ニット帽を深く被り、こそこそしながら日本を歩く。



暫く一緒に歩いていたが、アランは駅の近くで立ち止まった。



「俺はここから別行動だ。早めに動き出さないと間に合わないからな。何かあったらまた連絡してくれ」


「分かりました」


「それと、ラスティもこっちに来てるらしい。後で合流してやってくれ」


「彼は研究所にいるはずでは?」


「休みを取ったそうだ。直接報告したいことがあるんだとよ」



アランはブラッドさんと話した後私に視線を移し、


「無事でいろよ」


と気遣う言葉をくれた。



「…分かってるわよ。色々とありがとう」


「あぁ」



最後にポンポンと帽子ごしに私の頭を軽く叩き、駅へと走っていく。



アランがいなくなってから、ブラッドさんは時計を見て言う。



「まずは宿探しですね」


「え?ホテルならもう予約したんじゃなかった?」


「状況が変わりました。より安全な場所へ行った方がいいでしょう」



その前にちょっと携帯ショップに寄りたいんだけど…と言おうとした時、私の心を読んだかのようにブラッドさんと話していたチャロさんが私に話しかけてきた。



「あ、そうだ。アリスちゃん、携帯がどうとか言ってたよね?内部連絡用のやつでよければ一個余ってるから貸すよ。リバディーの人にしか連絡できないけど、ないよりはマシでしょ?」


「え……いいの?それ」


「緊急事態だし、アタシ達もアリスちゃんと連絡取れないと困るから。それに、アリスちゃんだと普通の携帯ショップで契約するのは無理だと思う」



確かに、言われてみればそうだ。


私は身分を証明できないし、偽装するにも時間が掛かる。



有り難く受け取っておこうと思いチャロさんから携帯をもらった。
ジャックやフォックスには公衆電話で連絡しようかしらと思っていると、



「やぁ、遅かったね」



無造作な黒髪の男が、壁に体を預ける形で私たちに話しかけてきた。



クリミナルズが来るのはこの港じゃないと分かっているはずなのに、何故ここにいるのか……。

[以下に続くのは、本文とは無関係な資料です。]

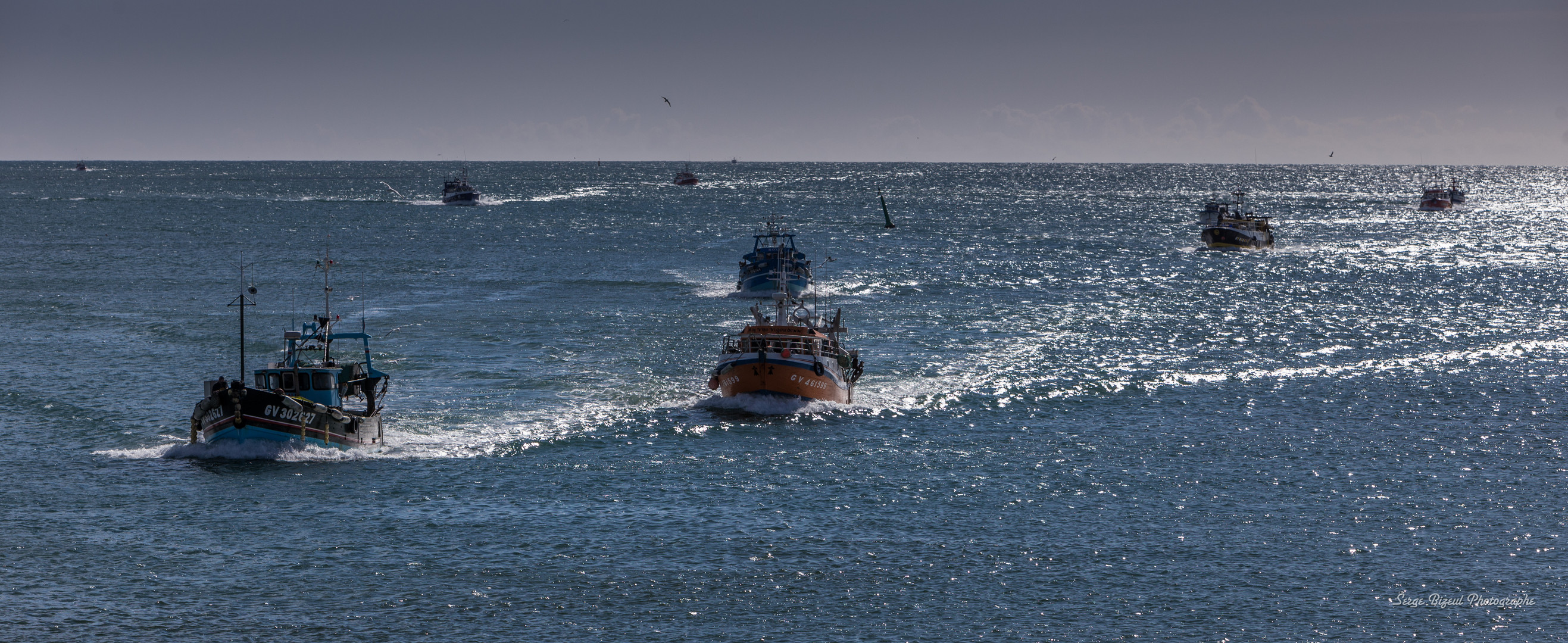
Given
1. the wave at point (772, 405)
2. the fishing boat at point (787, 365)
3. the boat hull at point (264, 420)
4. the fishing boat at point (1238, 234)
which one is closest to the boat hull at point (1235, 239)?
the fishing boat at point (1238, 234)

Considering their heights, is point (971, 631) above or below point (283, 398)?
below

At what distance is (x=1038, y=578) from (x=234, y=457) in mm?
31287

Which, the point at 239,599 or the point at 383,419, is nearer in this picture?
the point at 239,599

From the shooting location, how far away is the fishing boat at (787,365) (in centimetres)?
6412

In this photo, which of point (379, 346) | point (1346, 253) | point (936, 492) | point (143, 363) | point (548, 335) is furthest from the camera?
point (1346, 253)

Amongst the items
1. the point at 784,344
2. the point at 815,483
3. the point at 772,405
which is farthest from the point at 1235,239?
the point at 815,483

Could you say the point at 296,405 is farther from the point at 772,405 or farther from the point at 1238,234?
the point at 1238,234

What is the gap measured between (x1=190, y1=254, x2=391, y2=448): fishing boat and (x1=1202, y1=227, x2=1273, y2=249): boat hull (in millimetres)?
126668

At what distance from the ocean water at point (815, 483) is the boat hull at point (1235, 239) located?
189 ft

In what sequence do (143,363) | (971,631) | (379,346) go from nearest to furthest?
1. (971,631)
2. (143,363)
3. (379,346)

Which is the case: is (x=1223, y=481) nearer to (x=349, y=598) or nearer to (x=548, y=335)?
(x=349, y=598)

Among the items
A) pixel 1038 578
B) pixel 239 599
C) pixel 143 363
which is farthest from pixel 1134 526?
pixel 143 363

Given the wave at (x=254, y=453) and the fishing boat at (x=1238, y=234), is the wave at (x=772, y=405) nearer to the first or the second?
the wave at (x=254, y=453)

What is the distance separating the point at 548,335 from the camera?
A: 8812cm
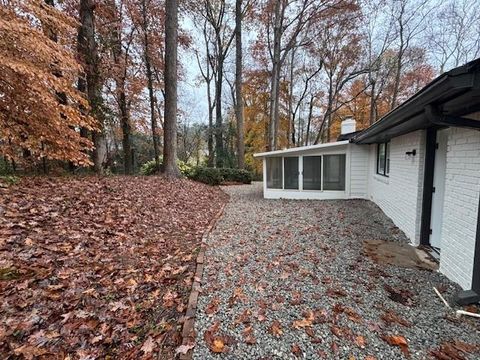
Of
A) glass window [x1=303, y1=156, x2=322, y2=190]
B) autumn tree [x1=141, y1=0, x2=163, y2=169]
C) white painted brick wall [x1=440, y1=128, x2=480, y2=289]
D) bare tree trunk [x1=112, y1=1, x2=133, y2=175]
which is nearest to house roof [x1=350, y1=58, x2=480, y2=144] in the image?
white painted brick wall [x1=440, y1=128, x2=480, y2=289]

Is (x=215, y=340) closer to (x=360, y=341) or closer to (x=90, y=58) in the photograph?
(x=360, y=341)

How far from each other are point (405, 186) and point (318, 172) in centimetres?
421

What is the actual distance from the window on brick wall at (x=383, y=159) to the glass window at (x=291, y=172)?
287cm

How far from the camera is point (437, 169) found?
13.7 ft

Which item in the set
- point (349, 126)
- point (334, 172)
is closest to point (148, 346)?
point (334, 172)

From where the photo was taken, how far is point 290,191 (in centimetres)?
961

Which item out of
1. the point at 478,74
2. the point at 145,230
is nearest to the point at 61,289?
the point at 145,230

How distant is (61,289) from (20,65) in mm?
3625

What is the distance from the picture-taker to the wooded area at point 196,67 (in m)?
4.74

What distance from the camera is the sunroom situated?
8859mm

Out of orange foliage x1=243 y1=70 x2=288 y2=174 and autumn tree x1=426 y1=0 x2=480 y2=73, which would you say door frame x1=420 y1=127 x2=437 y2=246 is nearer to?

「キャシーから連絡があってさ。アリスは多分この港で降りるだろうから、安全かどうかだけでも確認しといてほしいって」



驚いて言葉が出ない私にそう説明してから、ジャックは私とブラッドさん、そしてチャロさんへと順番に視線を移していく。



「ここに来る間に随分状況が変わったみたいだね。シャロン君と何かあった?」



疑問に思うのも当然だ。


ついこの間まで犯罪組織にいた私が敵組織の人間と一緒にいるのだから。